Assignment

For this week’s homework:

Identify a data with multilevel structure
You can use your own data if it has a multilevel structure
Or you can search for one on Social Explorer, Kaggle, or data.world Analyze a continuous dependent variable
Begin with a complete-pooling model
Followed by no-pooling model
Then random intercept model
Finally random slope model Discuss your findings

This homework is due by the end of Nov. 11.

Introduction & Data

NYC OpenData takes the public data created by NYC agencies and organizations and makes it available for public use in an open repository. There are over 1,300 data sets available on the NYC open data portal from almost 60 different city agencies. The collection is organized by category as well as by agency or organization, and each set includes descriptions, any collection methods used, and other contextual information to make the data easier to use and understand. Though privacy issues mean that not all data is eligible to become open data, the city is trying to make the process of reviewing documents for inclusion in NYC OpenData as transparent as possible. Currently, all of the data sets are available in machine-readable formats, and they are automatically refreshed whenever new data is available, making it easy for researchers, developers, and entrepreneurs to access the most up-to-date information. I wanted to use this data to learn more about subway ridership by borough. Specifically, I wanted to see if rainy weather increases or decreases subway ridership, and if the effect of rainy weather is the same across stations in all five boroughs. (Yes, Staten Island has a railway, too.)
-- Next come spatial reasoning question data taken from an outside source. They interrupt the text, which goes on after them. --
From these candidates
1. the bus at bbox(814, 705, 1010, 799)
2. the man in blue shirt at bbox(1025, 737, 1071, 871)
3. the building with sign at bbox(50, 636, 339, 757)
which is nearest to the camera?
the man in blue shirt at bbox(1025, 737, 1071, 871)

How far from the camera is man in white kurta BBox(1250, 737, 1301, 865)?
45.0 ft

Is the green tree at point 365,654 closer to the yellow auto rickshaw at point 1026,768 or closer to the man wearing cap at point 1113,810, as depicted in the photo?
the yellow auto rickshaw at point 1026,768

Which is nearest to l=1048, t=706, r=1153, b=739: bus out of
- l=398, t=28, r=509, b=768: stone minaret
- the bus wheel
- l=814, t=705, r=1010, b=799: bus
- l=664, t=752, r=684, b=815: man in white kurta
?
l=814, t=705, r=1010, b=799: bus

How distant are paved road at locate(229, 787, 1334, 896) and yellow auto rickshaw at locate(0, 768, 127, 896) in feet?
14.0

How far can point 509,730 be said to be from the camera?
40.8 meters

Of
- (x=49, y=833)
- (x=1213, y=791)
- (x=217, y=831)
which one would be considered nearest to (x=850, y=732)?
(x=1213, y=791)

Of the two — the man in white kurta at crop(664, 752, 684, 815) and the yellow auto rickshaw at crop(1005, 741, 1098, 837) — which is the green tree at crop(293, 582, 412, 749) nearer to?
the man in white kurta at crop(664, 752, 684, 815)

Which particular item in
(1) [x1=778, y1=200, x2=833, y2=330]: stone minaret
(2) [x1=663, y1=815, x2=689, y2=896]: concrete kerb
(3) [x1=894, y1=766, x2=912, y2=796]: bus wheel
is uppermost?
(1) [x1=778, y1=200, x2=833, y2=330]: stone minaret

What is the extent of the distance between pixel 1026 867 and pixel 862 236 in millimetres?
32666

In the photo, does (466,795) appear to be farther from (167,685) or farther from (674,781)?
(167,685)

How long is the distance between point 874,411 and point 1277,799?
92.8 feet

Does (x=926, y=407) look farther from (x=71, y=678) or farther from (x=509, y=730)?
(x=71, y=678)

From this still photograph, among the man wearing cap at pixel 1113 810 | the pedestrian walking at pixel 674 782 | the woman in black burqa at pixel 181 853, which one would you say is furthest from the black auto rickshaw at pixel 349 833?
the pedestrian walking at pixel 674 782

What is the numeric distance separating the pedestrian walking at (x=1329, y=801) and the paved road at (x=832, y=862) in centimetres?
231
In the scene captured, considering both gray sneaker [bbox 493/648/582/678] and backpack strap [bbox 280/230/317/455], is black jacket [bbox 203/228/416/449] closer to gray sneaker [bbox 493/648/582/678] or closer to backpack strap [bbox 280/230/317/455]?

I thought https://data.ny.gov/ would be a great place to start for the subway ridership data, but the weather data was a little trickier to track down. The MTA dataset doesn’t include information on rain, because weather data comes from a separate agency. Conveniently, Kaggle user Mathijs Waegemakers had already compiled 2016 NYC weather data from the Central Park weatherstation into a simple CSV (https://www.kaggle.com/mathijs/weather-data-in-new-york-city-2016/), and the turnstile data for 2016 was also available on NYC’s data.gov site (https://catalog.data.gov/dataset/turnstile-usage-data-2016). I planned to compile these two datasets into a single one that I could parse, but the MTA Turnstile Usage dataset turned out to be so extremely large that my aging laptop was struggling to process it.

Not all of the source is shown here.